The competition, run by the Tulane Sports Law Society, is a simulated contract negotiation using real life scenarios and actual upcoming National Football League contract negotiations, ranging from unrestricted free agent contracts to contract extensions. The competition provides participants with the opportunity to sharpen their negotiation skills as well as their knowledge of actual NFL contracts.
While Pope and Dowling admit to an intense interest in football, and closely followed NFL free agents and their contract negotiations, Lawson says that prior to enrolling at South Carolina Law, he worked for two different NFL agents. He says the highlights of these experiences included analyzing and generating nearly all of the data points for contract negotiations for two players, Devonta Freeman of the Atlanta Falcons and Duke Johnson of the Cleveland Browns (now with the Houston Texans).
“My UofSC Law experiences definitely helped throughout the competition,” says Lawson. “The first stage is a ranking brief used for seeding the tournament. The training we had in citing and style in our Legal Research and Writing courses really helped our team as we prepared our advocacy briefs. Additionally, I was blessed to take Drafting Business Agreements with Professor Leventis—one of the most practical and important law school courses for transactional work, in my opinion.”
Dowling and Pope also agreed that their law school experiences played a large role in the team’s success.

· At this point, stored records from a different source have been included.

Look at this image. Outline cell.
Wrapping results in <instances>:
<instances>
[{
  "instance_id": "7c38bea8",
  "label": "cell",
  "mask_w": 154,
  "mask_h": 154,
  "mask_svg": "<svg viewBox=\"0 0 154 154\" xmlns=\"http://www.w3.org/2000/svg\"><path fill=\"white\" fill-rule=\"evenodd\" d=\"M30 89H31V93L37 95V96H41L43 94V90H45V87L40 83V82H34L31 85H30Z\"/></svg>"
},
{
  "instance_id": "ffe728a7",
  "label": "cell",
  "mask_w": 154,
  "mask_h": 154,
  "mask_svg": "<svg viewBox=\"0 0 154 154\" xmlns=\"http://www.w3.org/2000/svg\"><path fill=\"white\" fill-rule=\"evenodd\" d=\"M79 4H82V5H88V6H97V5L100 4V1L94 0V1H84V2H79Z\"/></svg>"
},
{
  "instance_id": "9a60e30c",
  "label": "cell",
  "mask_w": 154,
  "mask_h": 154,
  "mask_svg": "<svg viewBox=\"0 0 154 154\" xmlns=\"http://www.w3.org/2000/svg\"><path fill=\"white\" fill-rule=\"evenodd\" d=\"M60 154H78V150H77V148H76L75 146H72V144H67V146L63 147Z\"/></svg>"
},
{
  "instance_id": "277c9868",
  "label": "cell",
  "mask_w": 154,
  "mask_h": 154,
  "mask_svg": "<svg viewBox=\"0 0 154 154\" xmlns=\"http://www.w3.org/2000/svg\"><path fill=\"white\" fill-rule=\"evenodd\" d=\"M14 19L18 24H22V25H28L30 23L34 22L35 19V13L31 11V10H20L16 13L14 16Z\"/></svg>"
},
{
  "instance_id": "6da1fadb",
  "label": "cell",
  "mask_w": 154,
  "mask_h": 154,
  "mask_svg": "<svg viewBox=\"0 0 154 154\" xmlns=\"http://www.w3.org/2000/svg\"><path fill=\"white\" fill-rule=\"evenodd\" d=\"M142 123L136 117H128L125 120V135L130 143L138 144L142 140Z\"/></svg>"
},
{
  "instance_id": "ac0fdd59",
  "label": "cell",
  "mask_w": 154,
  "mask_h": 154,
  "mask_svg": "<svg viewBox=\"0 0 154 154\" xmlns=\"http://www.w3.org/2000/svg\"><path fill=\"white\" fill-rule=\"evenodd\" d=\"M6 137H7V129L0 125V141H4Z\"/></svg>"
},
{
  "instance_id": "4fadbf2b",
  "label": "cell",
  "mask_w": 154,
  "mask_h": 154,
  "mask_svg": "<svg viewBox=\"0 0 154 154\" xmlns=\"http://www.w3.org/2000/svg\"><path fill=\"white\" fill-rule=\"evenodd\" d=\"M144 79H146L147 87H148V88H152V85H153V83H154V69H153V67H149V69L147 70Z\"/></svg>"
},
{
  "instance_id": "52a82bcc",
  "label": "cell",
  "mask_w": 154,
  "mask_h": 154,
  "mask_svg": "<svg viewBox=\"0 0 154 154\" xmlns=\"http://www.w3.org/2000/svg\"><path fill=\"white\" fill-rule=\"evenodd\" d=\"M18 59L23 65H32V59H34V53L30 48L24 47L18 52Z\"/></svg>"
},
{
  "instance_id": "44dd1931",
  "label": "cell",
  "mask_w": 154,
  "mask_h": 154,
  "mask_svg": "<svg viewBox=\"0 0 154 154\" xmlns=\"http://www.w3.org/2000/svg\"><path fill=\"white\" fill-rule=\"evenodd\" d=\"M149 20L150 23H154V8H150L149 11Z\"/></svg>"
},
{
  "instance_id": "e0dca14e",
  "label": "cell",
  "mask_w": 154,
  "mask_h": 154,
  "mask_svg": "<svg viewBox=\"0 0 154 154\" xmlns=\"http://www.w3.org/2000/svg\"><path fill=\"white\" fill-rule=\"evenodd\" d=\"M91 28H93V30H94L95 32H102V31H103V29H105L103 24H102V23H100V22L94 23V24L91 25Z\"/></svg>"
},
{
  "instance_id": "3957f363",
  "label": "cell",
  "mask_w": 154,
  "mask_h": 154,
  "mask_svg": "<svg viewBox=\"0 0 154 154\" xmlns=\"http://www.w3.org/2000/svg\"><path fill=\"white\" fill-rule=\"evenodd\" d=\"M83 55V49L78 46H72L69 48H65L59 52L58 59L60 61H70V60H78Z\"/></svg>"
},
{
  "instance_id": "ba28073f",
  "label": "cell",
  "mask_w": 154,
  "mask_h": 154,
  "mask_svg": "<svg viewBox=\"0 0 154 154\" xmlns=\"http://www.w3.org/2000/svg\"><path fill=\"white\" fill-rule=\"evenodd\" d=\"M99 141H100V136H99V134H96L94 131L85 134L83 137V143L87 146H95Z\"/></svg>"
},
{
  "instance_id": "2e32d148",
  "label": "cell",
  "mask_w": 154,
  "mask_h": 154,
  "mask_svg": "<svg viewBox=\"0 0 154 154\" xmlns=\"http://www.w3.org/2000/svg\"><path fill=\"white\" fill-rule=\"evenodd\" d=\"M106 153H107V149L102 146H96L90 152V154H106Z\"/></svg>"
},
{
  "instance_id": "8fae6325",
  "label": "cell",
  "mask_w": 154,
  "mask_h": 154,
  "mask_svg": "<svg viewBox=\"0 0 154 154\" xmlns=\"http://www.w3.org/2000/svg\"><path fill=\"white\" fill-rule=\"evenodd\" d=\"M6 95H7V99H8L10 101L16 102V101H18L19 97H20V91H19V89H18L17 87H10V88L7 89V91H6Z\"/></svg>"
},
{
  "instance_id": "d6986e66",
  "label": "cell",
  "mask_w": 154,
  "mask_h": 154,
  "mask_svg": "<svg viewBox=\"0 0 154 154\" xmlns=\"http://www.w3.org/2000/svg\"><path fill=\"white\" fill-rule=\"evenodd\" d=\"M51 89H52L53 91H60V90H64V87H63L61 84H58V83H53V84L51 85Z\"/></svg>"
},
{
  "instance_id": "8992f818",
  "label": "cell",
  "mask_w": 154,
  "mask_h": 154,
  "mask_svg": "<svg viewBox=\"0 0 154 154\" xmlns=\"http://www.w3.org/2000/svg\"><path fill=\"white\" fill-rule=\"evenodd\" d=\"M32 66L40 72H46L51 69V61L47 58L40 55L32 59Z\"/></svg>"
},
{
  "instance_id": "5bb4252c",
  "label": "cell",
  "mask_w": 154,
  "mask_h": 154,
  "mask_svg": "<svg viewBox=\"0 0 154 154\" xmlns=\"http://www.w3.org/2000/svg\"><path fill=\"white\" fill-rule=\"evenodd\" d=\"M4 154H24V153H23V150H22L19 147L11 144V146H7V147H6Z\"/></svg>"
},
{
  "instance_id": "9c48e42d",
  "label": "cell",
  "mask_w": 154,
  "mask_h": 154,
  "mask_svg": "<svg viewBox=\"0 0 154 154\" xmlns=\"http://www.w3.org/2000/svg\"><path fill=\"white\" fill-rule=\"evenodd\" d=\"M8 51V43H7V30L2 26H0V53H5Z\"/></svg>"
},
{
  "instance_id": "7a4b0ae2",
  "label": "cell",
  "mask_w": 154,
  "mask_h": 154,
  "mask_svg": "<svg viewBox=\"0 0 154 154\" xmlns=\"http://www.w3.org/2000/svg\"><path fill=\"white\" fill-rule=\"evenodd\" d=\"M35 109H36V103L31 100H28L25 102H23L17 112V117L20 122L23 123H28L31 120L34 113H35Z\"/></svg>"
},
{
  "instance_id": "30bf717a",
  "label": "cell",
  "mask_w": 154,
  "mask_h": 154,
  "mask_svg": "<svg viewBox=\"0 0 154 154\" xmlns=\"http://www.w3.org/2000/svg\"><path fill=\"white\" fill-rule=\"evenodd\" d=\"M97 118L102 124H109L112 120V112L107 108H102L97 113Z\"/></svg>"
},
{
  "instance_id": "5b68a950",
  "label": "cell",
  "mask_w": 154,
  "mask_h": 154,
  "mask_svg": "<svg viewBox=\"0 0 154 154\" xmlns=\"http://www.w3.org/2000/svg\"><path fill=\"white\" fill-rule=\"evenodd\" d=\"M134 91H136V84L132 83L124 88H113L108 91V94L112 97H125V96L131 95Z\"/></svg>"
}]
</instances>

“Each round of negotiations was timed, so adequate preparation was crucial to help us think quickly and respond to proposals from the other side. Law school has definitely taught me the importance of preparation and how to think quickly under pressure,” says Dowling.
“The skills I learned in how to present and defend your arguments was essential for this competition because the scoring factored in both substantive arguments as well as each team’s negotiation style. The feedback we received following each round reinforced what I had learned, and will help me become a better advocate,” says Pope.
For Dowling and Pope, the competition was a great way to put into practice and strengthen the skills they’ve already learned for representing clients, and each would love the opportunity to someday work in the sports law field. But for Lawson, it means he’s one step closer to achieving his dream.
“I’m so glad to have had the opportunity to participate in this competition. My law education and this practical training experience are moving me closer to my ultimate career goal of representing players as a certified NFL Contract Adviser.”